## [Exercise passage]
One Sunday each month we bring you a summary from Supreme Advocacy LLP of recent decisions at the Supreme Court of Canada. Supreme Advocacy LLP offers a weekly electronic newsletter, Supreme Advocacy Letter, to which you may subscribe. It’s a summary of all Appeals, Oral Judgments and Leaves to Appeal granted from August 21 – October 17, 2024 inclusive.

Appeals

Bankruptcy & Insolvency: Corporate Attribution; Fraud & No Benefit Exceptions
Aquino v. Bondfield Construction Co., 2022 ONCA 202; 2024 SCC 31 (40166)

The S.C.C. already established that the corporate attribution doctrine is not a “standalone” principle; there is no one-size-fits-all approach. The corporate attribution doctrine must be applied purposively, contextually, and pragmatically to give effect to the policy goals of the law under which a party seeks to attribute to a corporation the actions, knowledge, state of mind, or intent of its directing mind. Rules of attribution that may be appropriate in one context for one purpose may be inappropriate in another context for another purpose. When the rules of attribution undermine the purpose of the law under which attribution is sought, the court should adapt the attribution rules to promote the purpose of the relevant law. The fraud and no benefit exceptions to corporate attribution do not apply in the context of a transfer at undervalue under s. 96 of the BIA. These exceptions would undermine rather than promote the purpose of this statutory provision. The purpose of s. 96 is to protect creditors from harmful actions by a debtor that would diminish the assets available for recovery. That purpose is served by attributing the actions, knowledge, state of mind, or intent of the corporation’s directing mind to the corporation, even if the directing mind acted in fraud of the corporation, and even if the corporation did not benefit from the actions of the directing mind. Badges of fraud are suspicious circumstances from which a court may infer the debtor’s intent to defraud, defeat, or delay a creditor. Case law has recognized the following non-exhaustive examples of badges of fraud: (a) the debtor had few remaining assets after the transfer; (b) the transfer was made to a non-arm’s length party; (c) the debtor was facing actual or potential liabilities, was insolvent, or was about to enter a risky undertaking; (d) the consideration for the transaction was grossly inadequate; (e) the debtor remained in possession of the property for their own use after the transfer; (f) the deed of transfer had a self-serving and unusual provision; (g) the transfer was secret; (h) the transfer was made with unusual haste; and (i) the transaction was made despite an outstanding judgment against the debtor.

## [Data for review]
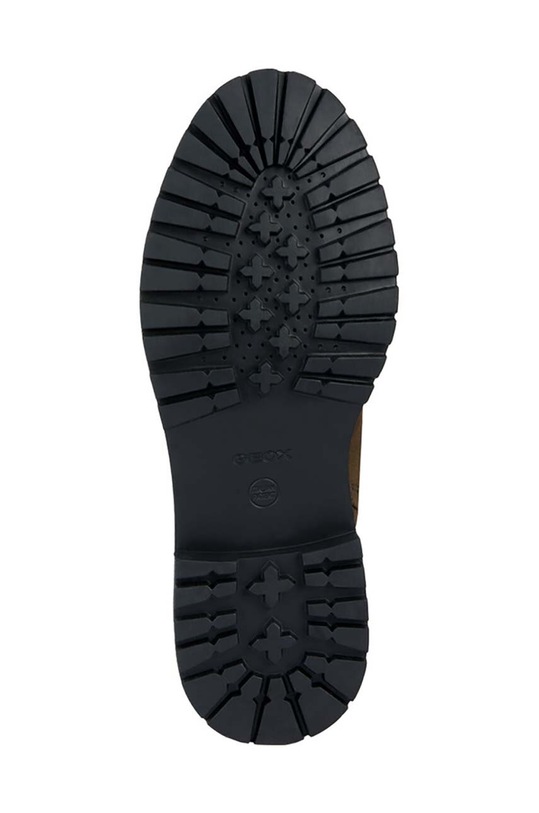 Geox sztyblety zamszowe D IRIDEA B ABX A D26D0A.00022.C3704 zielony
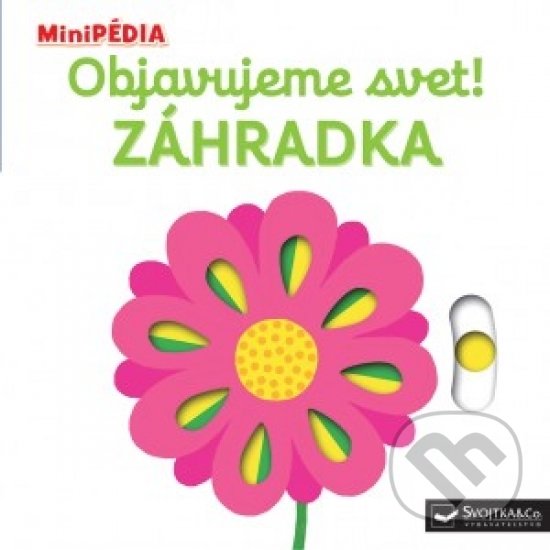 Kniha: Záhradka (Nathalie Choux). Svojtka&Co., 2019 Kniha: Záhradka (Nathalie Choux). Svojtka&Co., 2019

==

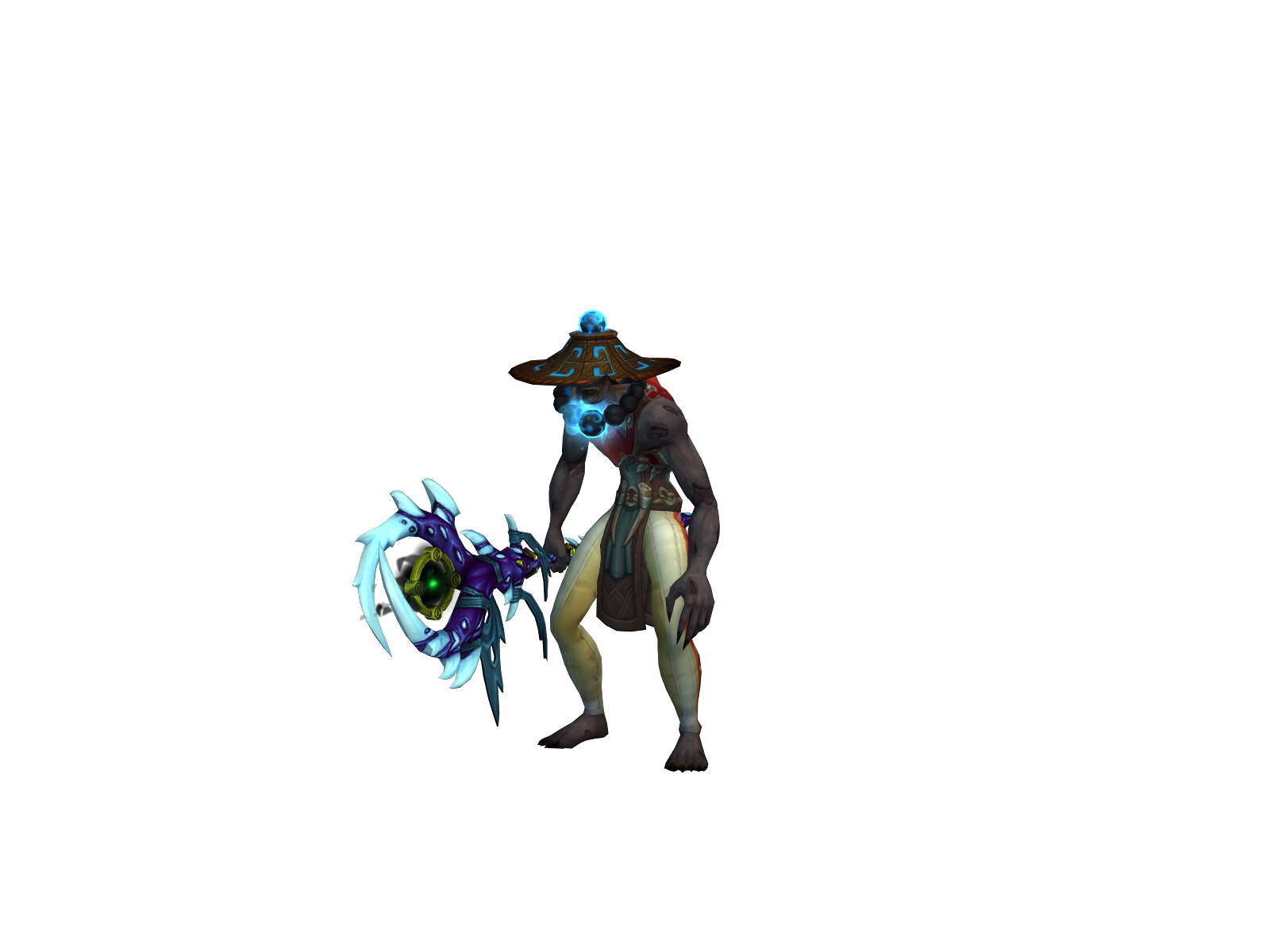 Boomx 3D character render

## [Action item]
In the Supreme Court summary, what is the purpose of s. 96 of the BIA?

## [Solution to this task]
To protect creditors from harmful actions by a debtor that would diminish the assets available for recovery.